🤖 AI Summary
This work elucidates the theoretical mechanisms underlying the superior performance of Graph Transformers over conventional Graph Convolutional Networks in node-level prediction tasks, particularly their ability to mitigate oversmoothing. By analyzing the Neural Network Gaussian Process (NNGP) limit under infinite width and infinite attention heads, the authors derive inter-layer kernels for nodes and edges that characterize how node features and graph structure propagate through the attention mechanism. For the first time from a Gaussian process perspective, they formally demonstrate that Graph Transformers structurally preserve community information and maintain discriminative deep node representations. The proposed kernel design, which integrates positional encodings with informative priors, is empirically validated on both synthetic and real-world graph datasets, yielding significant performance gains in deep architectures.
📝 Abstract
Graph transformers are the state-of-the-art for learning from graph-structured data and are empirically known to avoid several pitfalls of message-passing architectures. However, there is limited theoretical analysis on why these models perform well in practice. In this work, we prove that attention-based architectures have structural benefits over graph convolutional networks in the context of node-level prediction tasks. Specifically, we study the neural network gaussian process limits of graph transformers (GAT, Graphormer, Specformer) with infinite width and infinite heads, and derive the node-level and edge-level kernels across the layers.
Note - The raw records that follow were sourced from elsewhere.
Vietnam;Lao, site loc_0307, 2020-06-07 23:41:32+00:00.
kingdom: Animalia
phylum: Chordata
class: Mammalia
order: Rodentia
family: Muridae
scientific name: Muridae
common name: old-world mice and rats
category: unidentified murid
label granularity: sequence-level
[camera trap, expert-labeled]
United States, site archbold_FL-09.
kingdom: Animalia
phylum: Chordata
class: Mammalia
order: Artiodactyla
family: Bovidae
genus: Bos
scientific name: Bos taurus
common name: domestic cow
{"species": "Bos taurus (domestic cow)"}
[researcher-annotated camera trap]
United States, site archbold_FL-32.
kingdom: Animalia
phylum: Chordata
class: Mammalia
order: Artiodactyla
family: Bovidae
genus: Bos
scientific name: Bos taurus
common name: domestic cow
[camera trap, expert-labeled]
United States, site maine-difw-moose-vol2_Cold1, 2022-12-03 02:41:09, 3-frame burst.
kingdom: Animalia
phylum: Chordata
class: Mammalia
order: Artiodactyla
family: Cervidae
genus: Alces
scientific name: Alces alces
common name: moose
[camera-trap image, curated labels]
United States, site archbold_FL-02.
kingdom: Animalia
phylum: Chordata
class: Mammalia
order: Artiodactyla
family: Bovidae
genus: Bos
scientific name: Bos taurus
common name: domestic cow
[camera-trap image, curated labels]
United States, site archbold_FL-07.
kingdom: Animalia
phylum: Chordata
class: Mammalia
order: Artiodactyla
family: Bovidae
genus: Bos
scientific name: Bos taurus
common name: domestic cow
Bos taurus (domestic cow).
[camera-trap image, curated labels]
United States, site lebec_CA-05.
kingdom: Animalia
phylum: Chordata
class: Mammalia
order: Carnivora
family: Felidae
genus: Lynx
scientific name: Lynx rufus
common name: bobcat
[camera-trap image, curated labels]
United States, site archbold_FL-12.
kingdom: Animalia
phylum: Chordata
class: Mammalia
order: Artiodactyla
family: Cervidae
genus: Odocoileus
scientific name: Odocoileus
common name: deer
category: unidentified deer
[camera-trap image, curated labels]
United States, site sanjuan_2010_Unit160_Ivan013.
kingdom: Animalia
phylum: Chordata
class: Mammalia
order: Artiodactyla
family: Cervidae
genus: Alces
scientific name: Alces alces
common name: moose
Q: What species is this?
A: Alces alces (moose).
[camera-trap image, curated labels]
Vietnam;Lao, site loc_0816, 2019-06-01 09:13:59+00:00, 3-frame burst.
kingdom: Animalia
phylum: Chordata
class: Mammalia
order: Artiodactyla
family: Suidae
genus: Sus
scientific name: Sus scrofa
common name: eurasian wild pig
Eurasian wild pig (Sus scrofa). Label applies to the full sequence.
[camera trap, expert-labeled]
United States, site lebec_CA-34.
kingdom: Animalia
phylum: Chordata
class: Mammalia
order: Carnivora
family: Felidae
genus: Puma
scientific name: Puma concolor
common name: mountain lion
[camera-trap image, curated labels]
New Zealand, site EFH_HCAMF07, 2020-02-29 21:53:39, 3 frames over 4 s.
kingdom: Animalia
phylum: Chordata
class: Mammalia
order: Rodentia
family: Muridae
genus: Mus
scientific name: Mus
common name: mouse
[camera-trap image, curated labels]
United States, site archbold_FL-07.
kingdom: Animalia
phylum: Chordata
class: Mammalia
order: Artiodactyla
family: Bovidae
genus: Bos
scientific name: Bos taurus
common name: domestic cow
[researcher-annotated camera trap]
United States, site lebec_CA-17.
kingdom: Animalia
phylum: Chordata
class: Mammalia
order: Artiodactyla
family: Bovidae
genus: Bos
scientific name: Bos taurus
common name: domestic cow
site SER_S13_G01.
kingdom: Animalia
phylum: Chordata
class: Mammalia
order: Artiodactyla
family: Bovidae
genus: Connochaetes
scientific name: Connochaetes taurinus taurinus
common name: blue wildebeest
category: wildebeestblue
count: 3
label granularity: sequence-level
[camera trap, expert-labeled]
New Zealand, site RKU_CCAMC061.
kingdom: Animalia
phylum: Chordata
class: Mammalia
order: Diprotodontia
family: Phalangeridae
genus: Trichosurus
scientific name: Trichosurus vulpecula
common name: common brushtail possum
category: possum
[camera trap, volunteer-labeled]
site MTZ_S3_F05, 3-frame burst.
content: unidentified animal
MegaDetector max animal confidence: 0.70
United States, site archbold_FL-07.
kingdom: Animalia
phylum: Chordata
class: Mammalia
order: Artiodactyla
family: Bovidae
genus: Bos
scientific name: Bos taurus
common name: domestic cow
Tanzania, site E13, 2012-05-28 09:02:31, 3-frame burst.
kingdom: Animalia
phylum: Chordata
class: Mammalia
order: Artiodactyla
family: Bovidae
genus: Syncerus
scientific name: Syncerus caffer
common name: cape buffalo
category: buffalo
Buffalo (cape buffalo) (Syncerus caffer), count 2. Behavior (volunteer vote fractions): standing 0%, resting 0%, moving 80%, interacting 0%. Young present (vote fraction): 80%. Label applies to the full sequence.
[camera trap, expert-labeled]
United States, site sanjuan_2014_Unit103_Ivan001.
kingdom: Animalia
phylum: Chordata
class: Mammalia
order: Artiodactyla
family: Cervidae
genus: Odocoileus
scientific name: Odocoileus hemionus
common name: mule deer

Our results characterise how the node features and the graph structure propagate through the graph attention layers. As a specific example, we prove that graph transformers structurally preserve community information and maintain discriminative node representations even in deep layers, thereby preventing oversmoothing. We provide empirical evidence on synthetic and real-world graphs that validate our theoretical insights, such as integrating informative priors and positional encoding can improve performance of deep graph transformers.